> _Text shown_:
= = = = = = =
The African boy never made it to the hospital. Blood was spurting from every orifice and when the driver opened the ambulance door, infected bodily fluids gushed onto the sand.
"I was scared," Ross Donaldson recalls about his time in Sierra Leone caring for the sick. "At any moment, if you slip up, the consequences are fatal."
His new book, The Lassa Ward: One Man's Fight Against One of the World's Deadliest Diseases , describes the brutal conditions in a part of the world long devastated by civil war. The boy was a victim of the Lassa fever Donaldson went to study. In the same family as Ebola, it's an acute viral hemorrhagic illness transmitted to human beings from rats, and then from contact with an infected person or medical equipment.
The sole treatment for Lassa fever is the anti-viral drug ribavirin, effective only if given early enough. In its first stages the symptoms are mild, however, and Lassa is often mistaken for less dangerous diseases.
Still a medical student when he arrived in Kenema, Sierra Leone's third largest city, Donaldson, now 33 and a Los Angeles resident, was shocked by the unremittingly grim poverty. The hospital had no equipment for diagnosis or treatment. "People were dying for lack of a $20 Ambu bag," he said, referring to the ventilator used in resuscitation. Medicine flown in by relief organizations was often unavailable at the medical center, stolen by health workers who resold the stuff in the markets, trying to feed their families.
= = = = = = =
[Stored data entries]
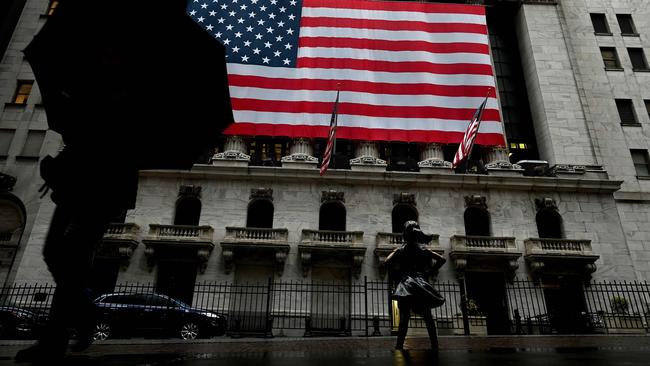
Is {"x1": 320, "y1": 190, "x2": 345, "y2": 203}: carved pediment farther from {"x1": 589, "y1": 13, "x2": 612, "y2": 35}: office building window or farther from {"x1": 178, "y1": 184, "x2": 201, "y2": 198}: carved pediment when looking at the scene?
{"x1": 589, "y1": 13, "x2": 612, "y2": 35}: office building window

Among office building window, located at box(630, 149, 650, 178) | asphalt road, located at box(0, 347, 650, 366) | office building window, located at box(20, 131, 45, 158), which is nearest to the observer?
asphalt road, located at box(0, 347, 650, 366)

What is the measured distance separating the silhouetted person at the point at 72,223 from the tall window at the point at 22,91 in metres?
28.5

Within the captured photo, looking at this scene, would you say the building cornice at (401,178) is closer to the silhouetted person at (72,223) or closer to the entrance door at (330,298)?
the entrance door at (330,298)

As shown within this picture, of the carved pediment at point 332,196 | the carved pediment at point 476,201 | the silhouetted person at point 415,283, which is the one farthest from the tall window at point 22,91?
the carved pediment at point 476,201

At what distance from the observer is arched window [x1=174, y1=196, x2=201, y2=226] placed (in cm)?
2252

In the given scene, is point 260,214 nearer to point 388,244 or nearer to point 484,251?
point 388,244

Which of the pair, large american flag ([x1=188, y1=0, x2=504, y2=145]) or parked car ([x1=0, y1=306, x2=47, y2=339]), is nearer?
parked car ([x1=0, y1=306, x2=47, y2=339])

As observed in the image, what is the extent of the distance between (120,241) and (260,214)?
756 centimetres

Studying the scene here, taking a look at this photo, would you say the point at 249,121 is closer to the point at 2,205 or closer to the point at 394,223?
the point at 394,223

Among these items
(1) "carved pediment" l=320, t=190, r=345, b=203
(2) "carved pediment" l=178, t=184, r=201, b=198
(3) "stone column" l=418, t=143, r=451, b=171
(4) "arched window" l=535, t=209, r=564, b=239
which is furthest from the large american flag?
(4) "arched window" l=535, t=209, r=564, b=239

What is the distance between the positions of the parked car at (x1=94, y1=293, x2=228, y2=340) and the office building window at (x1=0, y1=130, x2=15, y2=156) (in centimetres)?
1700

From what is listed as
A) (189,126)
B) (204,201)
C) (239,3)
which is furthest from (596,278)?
(239,3)

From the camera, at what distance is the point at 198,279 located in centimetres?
2041

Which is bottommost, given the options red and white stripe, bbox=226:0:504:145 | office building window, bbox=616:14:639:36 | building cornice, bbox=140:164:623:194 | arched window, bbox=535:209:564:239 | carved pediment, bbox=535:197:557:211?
arched window, bbox=535:209:564:239
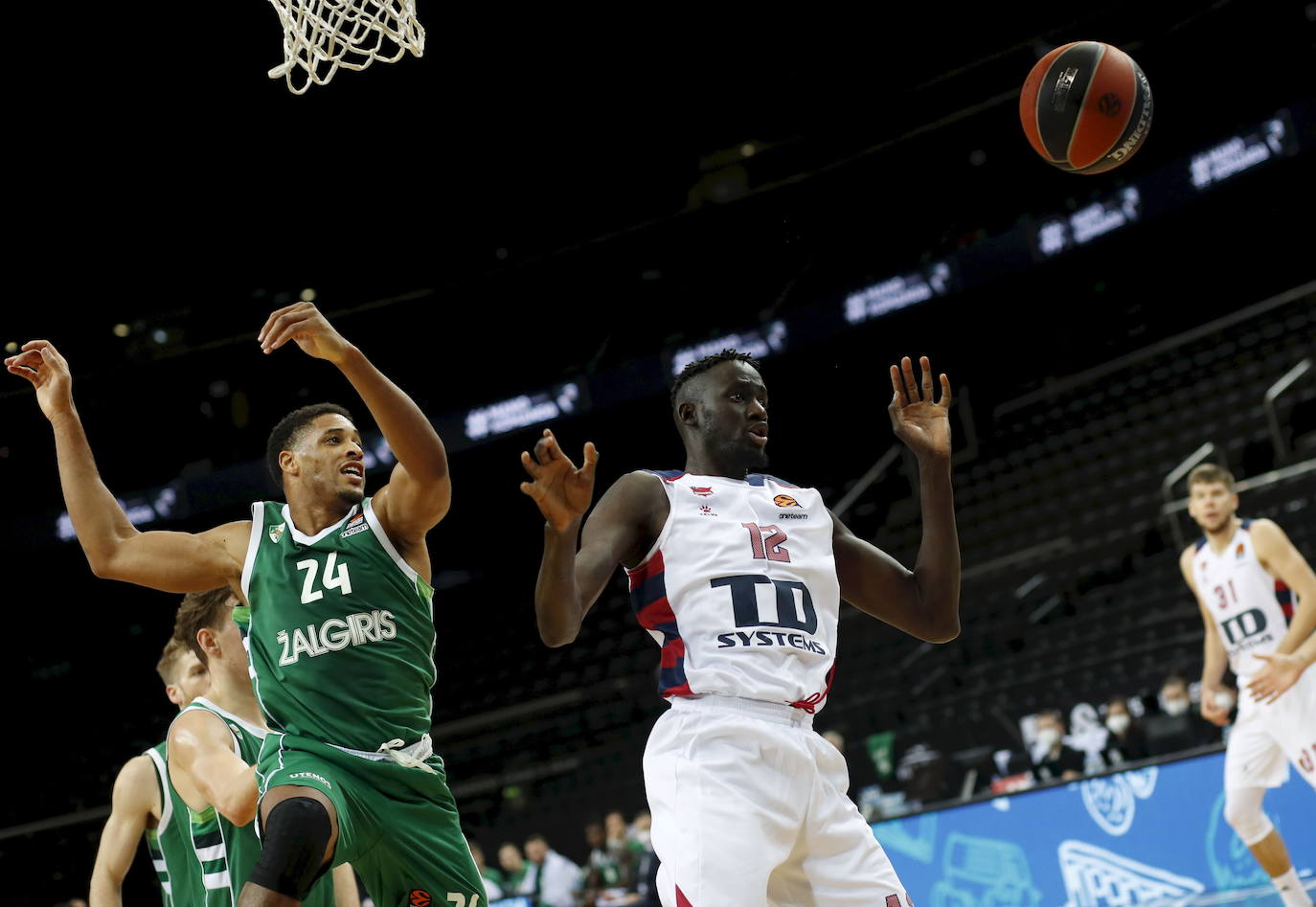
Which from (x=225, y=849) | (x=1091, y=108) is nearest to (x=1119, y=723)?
(x=1091, y=108)

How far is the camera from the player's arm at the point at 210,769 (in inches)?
144

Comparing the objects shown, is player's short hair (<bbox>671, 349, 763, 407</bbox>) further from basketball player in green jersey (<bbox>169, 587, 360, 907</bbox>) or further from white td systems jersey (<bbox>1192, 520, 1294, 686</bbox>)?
white td systems jersey (<bbox>1192, 520, 1294, 686</bbox>)

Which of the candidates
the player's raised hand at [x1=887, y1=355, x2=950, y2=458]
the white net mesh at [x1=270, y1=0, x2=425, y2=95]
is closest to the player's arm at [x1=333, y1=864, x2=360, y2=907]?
the player's raised hand at [x1=887, y1=355, x2=950, y2=458]

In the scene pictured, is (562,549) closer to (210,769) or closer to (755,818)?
(755,818)

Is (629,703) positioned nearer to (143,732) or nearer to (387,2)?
(143,732)

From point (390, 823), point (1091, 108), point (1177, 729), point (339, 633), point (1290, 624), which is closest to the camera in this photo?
point (390, 823)

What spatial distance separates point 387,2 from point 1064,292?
1342 centimetres

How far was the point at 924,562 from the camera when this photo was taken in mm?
3797

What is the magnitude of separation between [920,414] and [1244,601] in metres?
4.04

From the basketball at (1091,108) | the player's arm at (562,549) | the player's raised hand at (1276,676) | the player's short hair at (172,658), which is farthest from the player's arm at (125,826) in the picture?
the player's raised hand at (1276,676)

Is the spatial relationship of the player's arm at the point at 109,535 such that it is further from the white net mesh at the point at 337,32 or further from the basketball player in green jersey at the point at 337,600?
the white net mesh at the point at 337,32

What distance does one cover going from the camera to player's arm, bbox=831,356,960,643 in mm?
3744

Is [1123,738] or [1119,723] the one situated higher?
[1119,723]

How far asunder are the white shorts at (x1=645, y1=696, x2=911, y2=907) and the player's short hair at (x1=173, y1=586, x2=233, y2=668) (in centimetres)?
185
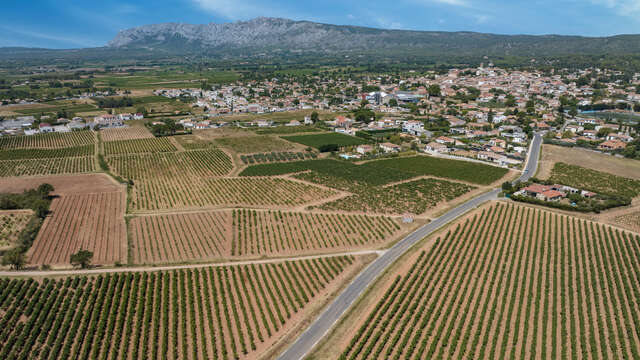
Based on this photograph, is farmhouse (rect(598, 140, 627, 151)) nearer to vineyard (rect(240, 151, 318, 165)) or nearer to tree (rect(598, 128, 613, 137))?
tree (rect(598, 128, 613, 137))

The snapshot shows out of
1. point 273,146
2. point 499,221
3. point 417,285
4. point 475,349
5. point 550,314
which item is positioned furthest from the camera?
point 273,146

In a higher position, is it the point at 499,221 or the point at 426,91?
the point at 426,91

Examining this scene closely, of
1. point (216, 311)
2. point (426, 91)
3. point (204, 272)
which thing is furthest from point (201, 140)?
point (426, 91)

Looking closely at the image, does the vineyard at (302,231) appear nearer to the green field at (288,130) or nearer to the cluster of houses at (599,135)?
the green field at (288,130)

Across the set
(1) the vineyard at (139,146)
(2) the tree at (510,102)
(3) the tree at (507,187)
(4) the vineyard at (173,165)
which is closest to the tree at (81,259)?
(4) the vineyard at (173,165)

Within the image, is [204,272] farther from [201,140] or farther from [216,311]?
[201,140]

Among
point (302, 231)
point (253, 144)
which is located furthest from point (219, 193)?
point (253, 144)

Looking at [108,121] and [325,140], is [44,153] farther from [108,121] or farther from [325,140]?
[325,140]
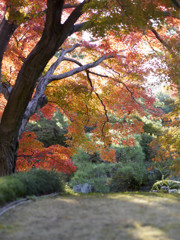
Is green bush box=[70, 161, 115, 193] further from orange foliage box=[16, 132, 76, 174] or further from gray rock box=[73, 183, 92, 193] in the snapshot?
orange foliage box=[16, 132, 76, 174]

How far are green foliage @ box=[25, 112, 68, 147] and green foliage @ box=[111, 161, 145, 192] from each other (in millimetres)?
4623

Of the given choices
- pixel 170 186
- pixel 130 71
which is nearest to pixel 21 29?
pixel 130 71

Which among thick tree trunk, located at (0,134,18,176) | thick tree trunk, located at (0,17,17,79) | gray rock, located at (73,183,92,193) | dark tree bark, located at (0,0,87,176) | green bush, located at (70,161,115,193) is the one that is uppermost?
thick tree trunk, located at (0,17,17,79)

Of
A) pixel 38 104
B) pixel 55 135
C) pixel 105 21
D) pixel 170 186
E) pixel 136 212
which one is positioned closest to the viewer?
pixel 136 212

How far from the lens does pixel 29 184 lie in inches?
159

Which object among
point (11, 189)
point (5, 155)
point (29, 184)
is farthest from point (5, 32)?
point (11, 189)

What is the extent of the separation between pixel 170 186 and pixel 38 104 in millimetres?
5202

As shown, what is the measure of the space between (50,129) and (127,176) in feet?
19.4

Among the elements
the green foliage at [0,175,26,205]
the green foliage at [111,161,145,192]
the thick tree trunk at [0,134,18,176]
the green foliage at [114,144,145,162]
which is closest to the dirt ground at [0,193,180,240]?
the green foliage at [0,175,26,205]

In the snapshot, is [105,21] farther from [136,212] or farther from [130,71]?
[136,212]

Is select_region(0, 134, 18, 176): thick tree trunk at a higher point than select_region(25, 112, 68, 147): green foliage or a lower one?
lower

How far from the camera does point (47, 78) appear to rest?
593 cm

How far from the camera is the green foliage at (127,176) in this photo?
1073cm

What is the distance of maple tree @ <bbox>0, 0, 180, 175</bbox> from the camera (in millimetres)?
4543
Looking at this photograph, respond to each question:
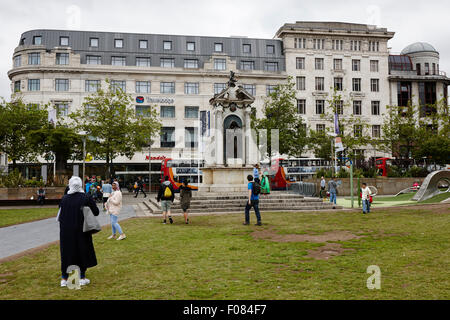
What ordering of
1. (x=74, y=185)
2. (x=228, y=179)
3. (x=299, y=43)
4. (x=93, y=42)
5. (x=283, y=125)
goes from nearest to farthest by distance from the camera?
(x=74, y=185)
(x=228, y=179)
(x=283, y=125)
(x=93, y=42)
(x=299, y=43)

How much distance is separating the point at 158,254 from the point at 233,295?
371cm

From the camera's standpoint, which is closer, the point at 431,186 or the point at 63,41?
the point at 431,186

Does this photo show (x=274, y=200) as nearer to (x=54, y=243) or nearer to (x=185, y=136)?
(x=54, y=243)

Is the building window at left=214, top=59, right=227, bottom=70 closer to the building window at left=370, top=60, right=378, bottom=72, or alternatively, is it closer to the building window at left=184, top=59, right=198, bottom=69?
the building window at left=184, top=59, right=198, bottom=69

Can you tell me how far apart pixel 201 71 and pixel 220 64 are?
335 centimetres

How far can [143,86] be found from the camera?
181 feet

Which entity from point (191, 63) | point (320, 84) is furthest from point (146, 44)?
point (320, 84)

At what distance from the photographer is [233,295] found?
5.66m

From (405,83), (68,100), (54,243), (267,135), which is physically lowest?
(54,243)

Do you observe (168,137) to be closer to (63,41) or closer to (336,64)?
(63,41)

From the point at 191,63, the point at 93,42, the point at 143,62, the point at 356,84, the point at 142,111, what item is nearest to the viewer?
the point at 142,111

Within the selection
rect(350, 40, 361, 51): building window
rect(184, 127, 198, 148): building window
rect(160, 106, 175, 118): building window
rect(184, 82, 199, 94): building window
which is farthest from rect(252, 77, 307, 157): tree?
rect(350, 40, 361, 51): building window

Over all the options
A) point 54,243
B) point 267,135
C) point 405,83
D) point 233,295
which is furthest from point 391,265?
point 405,83
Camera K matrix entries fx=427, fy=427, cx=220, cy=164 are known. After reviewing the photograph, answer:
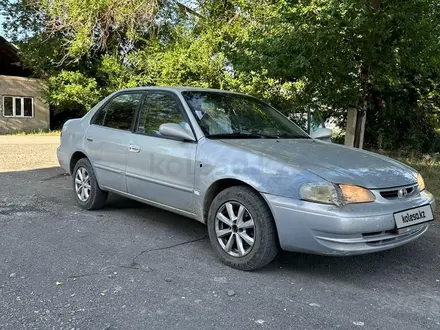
= = = = = = =
> _Apply what you read_:
1. According to the Lassa fever article, what is the only treatment for the disease?
2. Pick up the Lassa fever article after its last sentence and extend it.
The listing has no connection to the Lassa fever article.

> _Answers to the tasks_:
1. The anti-viral drug ribavirin, which works only if given early enough.

2.
For much of the time, Donaldson felt deep frustration. Though medical care was theoretically free, the staff at the next-door maternity hospital refused to treat anyone without a wad of cash up front. One pregnant woman suffering eclamptic seizures was left to die on a stretcher until a foreign doctor, aided by Donaldson, performed an emergency Caesarian section.
Donaldson was abruptly left in charge of the Lassa ward when the director was called away. He quickly learned how little training the caregivers had when one recommended treating viruses with antibiotics (only effective for bacterial infections).
Attempts to control Lassa fever at the source went strangely awry, as people didn't stop eating the infected rats even when warned. "It's such a sweet meat, it can't be wrong, they told us," Donaldson explains. When cats were brought in to contain the rodents, the protein-starved villagers waited until they fattened up, and then ate the cats, too. "There's a disjunct between knowledge and practice," says Donaldson. "But it's really no different in Los Angeles, where I've had the same conversations regarding smoking."